# [抜粋テキスト]
################

2011年10月25日 18時07分

小さな鉄道博物館(6)「鉄道博物館」と言えば“ジオラマ”。

上段写真は、天井に貼られた「ふるさと銀河線」のヘッドマークです。
そして下段写真は、「鉄道」だけではなく拓殖バスの「バス停」もあります。

などと言う簡単な話しではなく、その前に…。
天井にもビッシリと展示されており、ある種圧巻です…。
で、本論に戻りますが、下段写真のバス停の前に鉄道模型の車両とジオラマが
あるのをご確認いただけますでしょうか。
更に、上段写真のヘッドマークの下には、模型のコントローラーが実は
写っています。実は鴨居(かもい)の高さで一周するNゲージの
レイアウトがあり、ある種、究極のスペース有効利用が行われています。
やはり「鉄道博物館」と言えば“ジオラマ”!
ここ「小さな鉄道博物館」でもそこは外していませんでした。

これを見た時は私は正直「やられた!」と思いました。
『「鉄道模型」を展示したいがスペースが無い』等の言い訳を一切許さず、
『スペースが無ければ工夫して作ればよい』という、ある種感動モノの世界が
目の前に広がっていました。

さてこのレイアウトはどうやって運転するのでしょうか?
そこで登場するのが穂積さんならではの『脚立』。そうなんです。
「脚立で上がって」ではなく、「脚立に跨って(座って?)」運転するのです。

これではとても長時間は楽しめそうに無いと私は思ったのですが、
それもあっさり覆され、1時間以上ここで楽しんでいく人は結構いるそうです。
その話しを聞いた時、「よくやるなあ」と思ったものの、まあ人の事を
言える立場でもないと気付き、一人で苦笑してしまいました。

2011年10月24日 18時04分

小さな鉄道博物館(5)思いもかけぬ出会いも…。

館長から、「この列車を覚えていますか?」と聞かれ、
「あれっ?『まりも』って根室まで行っていましたっけ?」等と私が
とぼけてことを言ってしまったのがこの方向幕です。

電気を点けてもらい(この言い方は古い?)、まじまじと眺めてしまいました。

『まりも』は元々「函館」~「釧路」間の夜行急行で、
その後「札幌」着発になり・・・と言った歴史はさておき、
根室行きの“夜行”特急『まりも』(釧路-根室間快速)の行先表示は
平成13年~17年の夏季だけ使用されたものです。

################

# [提供データ]
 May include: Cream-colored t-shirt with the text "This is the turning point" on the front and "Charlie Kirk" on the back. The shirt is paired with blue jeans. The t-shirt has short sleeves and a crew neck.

################

# [実施作業]
抜粋テキストのうち、列車『まりも』について述べた部分に登場する地名をすべて挙げてください。

# [回答内容]
根室、函館、釧路、札幌